Preserving trees, tradition and livelihoods in Palestine.
This article is excerpted from Dr. Bronner’s 2017 All-One Report.
In 2004, I was returning to Palestine from the US to conduct anthropological research for my doctorate. As I traveled through the land—the Jenin, Nablus, and Ramallah areas of the West Bank—I noticed a number of uncultivated olive tree terraces. At the time of my visit, Israeli occupation forces had fragmented Palestinian areas into multiple regions, and most farmers were not able to reach marketins in local cities, much less international markets. Occupation forces were also cutting down our trees, and Israeli settlers were harassing Palestinian farmers in orchards near settlements and their access roads—an ongoing problem. Meanwhile, olive oil prices plummeted to below $2 per kg, making it no longer feasible for farmers to sustain tending them.

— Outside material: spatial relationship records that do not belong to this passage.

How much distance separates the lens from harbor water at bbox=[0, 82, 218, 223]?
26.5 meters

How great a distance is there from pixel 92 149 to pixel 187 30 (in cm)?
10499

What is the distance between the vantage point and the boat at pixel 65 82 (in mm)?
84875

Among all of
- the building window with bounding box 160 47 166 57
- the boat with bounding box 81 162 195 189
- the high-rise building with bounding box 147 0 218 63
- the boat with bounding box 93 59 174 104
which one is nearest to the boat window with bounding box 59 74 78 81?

Olive trees are the most important crop for Palestinians’ food security and cultural representation. They are the symbol of our identity. The trees connect us to our land, our history, and to past generations. They also link us to future generations, to our children and grandchildren. Our foods as well as our social and cultural traditions have grown out of our relationship to the land. If these trees and traditions are compromised, so too are we as a community, as a people.
To create an environment in which the olive crop could be saved, I turned to fair trade, building and networking village-based cooperatives to establish the Palestine Fair Trade Association. I then founded Canaan Fair Trade with a mission of sustaining the livelihoods and ecosystem of Palestinian rural communities. In 2005, we started exporting to Canada, the UK, and the US, selling our olive oil through fair trade shops and community organizations.
A year later David Bronner called to ask about our fair trade olive oil. Dr. Bronner’s understood our social mission and the challenges that surround our farmers’ production, and extended helping hands in overcoming and navigating these challenges. They first helped us achieve fair trade and organic certifications, which gave us a great deal of recognition in the marketplace and translated into sales and more market venues open to our farmers. Our partnership with Dr. Bronner’s made our new project a significant force in Palestine’s olive oil sector.
While market olive oil prices were at 8 Israeli shekels (ILS; 1 $US=3.793 ILS) in 2004, in 2005 we paid farmers what we calculated to be the minimum sustainable prices of 16 ILS/kg. With Dr. Bronner’s request for 60 tons from the 2006 harvest, we raised farmers’ payment to 20 ILS/kg. Between 2006 and 2016 Dr. Bronner’s order grew from 60 to 420 tons, and local market olive oil prices have not dropped below sustainable levels since.
Though Dr. Bronner’s sources our olive oil for their organic and fair trade soaps, they also helped to nurture one of our most precious food sources, and save one of the longest-giving regenerative ecosystems and farming traditions in the world. And together we gave the world a window through which to see Palestinians as custodians of these sustainable farming traditions—an inspiring journey that has injected life and regenerated hope throughout Palestine’s farming community.